Понизив голос, щербатый деловито объяснил, как собирался использовать шланг.
– Значит, засунуть одним концом… туда, а через шланг запустить красных муравьев? – неожиданно развеселился мосластый. – Сам придумал?
– Да! – последовало горделивое признание. – Я вообще с бабами работать люблю. Визжат, правда, как свиньи недорезанные. Но это даже приятно.
– Тогда русского допрашивать я буду. А ты будешь мне поддакивать… или возражать, если потребуется. Не мне тебя учить!
Капитана «Новочеркасска» привели спустя минут двадцать. Алексей Флеров выглядел обессиленным и уставшим, но держался с достоинством. Он не выказал страха ни перед пыточными инструментами, ни перед зверовидными полицейскими в окровавленных передниках. Это неприятно поразило следователей: большинство арестантов, едва взглянув на пыточные приспособления, сразу же становились жалкими и пришибленными.
– Я требую немедленной встречи с российским консулом! – потребовал Флеров прямо с порога.
– Ваша страна не считает нужным содержать у нас консульство, – на весьма скверном английском пояснил мосластый. – Посол Российской Федерации в Танзании по совместительству представляет ваши интересы и у нас. Да только ни вы, ни остальные моряки его не интересуют. Мы несколько раз пытались с ним связаться, но он и слушать нас не захотел!
Это было наглым враньем: и российский посол в соседней Танзании, и МИД Российской Федерации вот уже больше недели добивались встречи с арестованными. Однако любые попытки дипломатов разбивались о неуступчивость Азариаса Лулу.

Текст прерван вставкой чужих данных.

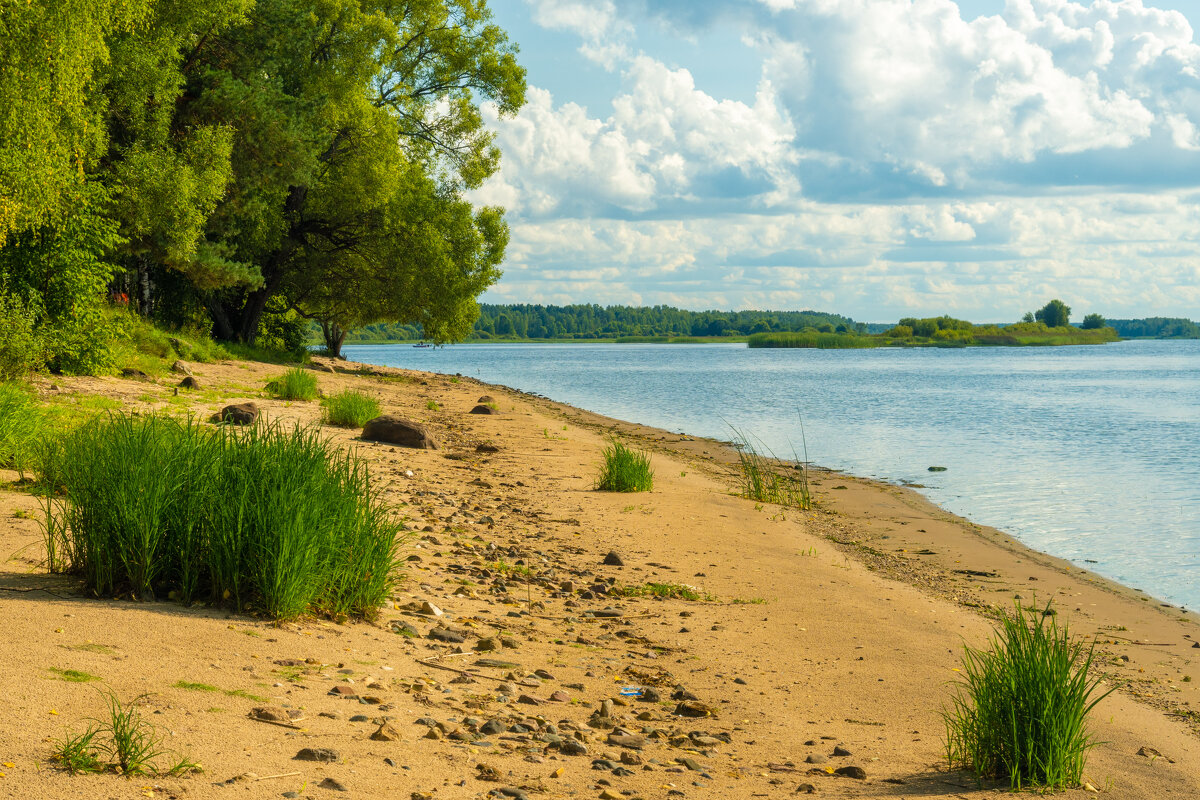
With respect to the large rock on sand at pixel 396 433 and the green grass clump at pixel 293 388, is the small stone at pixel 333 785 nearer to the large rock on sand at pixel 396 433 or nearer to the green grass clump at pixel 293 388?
the large rock on sand at pixel 396 433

– Итак, по законам нашей республики, покушение на жизнь всенародно избранного президента является тягчайшим государственным преступлением. Это не что иное, как терроризм, – с наслаждением продолжал мосластый, тщательно подбирая английские слова. – Следствие располагает неоспоримыми доказательствами вашей вины… Свидетельские показания, протоколы береговых служб… коллективное письмо портовых спасателей в международные инстанции, а главное – письменное заявление главного потерпевшего, Его Высокопревосходительства Азариаса Лулу… Всего этого более чем достаточно, чтобы наш суд приговорил вас и ваших товарищей к высшей мере наказания – смертной казни через повешение.
– Но у вас есть шанс спастись, – подхватил щербатый напарник, и на его лице профессионального душегуба появилось подобие улыбки. – Чистосердечное признание поможет сохранить не только вашу жизнь, но и жизнь ваших друзей.
Допрос «хорошим» и «плохим» следователями придуман давно и действует безотказно даже в Африке. Однако на Флерова этот незамысловатый ход впечатления не произвел.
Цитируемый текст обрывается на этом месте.